__EXTRACTED DATA__:
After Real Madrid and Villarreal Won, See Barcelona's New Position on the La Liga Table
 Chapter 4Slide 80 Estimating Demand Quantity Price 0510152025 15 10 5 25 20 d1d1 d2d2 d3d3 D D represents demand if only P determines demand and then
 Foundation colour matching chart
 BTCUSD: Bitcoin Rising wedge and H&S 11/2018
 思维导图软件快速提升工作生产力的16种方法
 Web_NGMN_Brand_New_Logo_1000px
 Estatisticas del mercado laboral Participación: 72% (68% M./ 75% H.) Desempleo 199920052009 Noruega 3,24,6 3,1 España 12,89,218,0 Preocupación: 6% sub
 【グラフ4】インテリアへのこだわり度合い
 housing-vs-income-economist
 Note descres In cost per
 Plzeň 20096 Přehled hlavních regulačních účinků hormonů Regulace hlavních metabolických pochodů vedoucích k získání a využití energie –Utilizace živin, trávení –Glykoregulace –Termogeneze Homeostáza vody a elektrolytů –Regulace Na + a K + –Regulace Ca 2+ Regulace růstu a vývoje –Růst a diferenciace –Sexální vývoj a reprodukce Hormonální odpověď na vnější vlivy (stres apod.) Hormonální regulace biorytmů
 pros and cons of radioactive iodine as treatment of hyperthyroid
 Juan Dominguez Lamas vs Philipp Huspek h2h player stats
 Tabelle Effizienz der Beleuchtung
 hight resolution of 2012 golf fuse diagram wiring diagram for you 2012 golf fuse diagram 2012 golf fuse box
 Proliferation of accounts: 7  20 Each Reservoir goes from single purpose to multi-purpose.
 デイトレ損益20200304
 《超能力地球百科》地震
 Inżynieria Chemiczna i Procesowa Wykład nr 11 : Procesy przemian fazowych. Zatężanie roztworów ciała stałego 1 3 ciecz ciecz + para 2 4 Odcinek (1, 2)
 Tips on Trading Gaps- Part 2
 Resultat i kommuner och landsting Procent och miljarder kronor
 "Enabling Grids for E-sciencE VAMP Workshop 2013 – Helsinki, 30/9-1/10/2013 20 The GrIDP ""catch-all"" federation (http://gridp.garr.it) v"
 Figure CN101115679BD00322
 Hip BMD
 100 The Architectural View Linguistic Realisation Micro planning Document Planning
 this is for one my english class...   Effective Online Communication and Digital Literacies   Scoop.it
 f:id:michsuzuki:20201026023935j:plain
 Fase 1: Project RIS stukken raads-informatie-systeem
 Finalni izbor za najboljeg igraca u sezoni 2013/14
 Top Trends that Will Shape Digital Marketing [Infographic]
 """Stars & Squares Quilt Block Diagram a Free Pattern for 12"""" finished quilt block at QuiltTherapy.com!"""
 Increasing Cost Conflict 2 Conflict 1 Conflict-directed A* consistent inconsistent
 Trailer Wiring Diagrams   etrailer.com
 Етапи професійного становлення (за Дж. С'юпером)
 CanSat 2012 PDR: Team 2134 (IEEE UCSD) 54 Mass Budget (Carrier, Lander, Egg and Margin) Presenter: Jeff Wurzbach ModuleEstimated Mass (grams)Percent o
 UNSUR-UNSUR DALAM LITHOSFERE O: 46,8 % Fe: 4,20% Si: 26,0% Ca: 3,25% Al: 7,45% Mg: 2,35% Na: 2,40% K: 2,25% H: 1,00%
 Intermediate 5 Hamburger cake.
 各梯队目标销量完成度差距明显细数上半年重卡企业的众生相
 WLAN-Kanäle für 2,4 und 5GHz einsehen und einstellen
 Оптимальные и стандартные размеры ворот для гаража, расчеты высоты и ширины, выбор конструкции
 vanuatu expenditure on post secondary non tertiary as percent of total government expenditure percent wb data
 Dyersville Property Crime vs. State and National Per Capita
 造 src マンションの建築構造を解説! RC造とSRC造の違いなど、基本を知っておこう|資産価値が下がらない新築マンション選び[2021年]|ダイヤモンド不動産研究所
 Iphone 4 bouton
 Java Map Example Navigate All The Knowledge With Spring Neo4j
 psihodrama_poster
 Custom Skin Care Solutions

__WHAT YOU NEED TO DO__:
From the first line of the listing above through the line that contains "Foundation colour matching chart", retype every line exactly, and write nothing else.

__SOLUTION__:
After Real Madrid and Villarreal Won, See Barcelona's New Position on the La Liga Table
 Chapter 4Slide 80 Estimating Demand Quantity Price 0510152025 15 10 5 25 20 d1d1 d2d2 d3d3 D D represents demand if only P determines demand and then
 Foundation colour matching chart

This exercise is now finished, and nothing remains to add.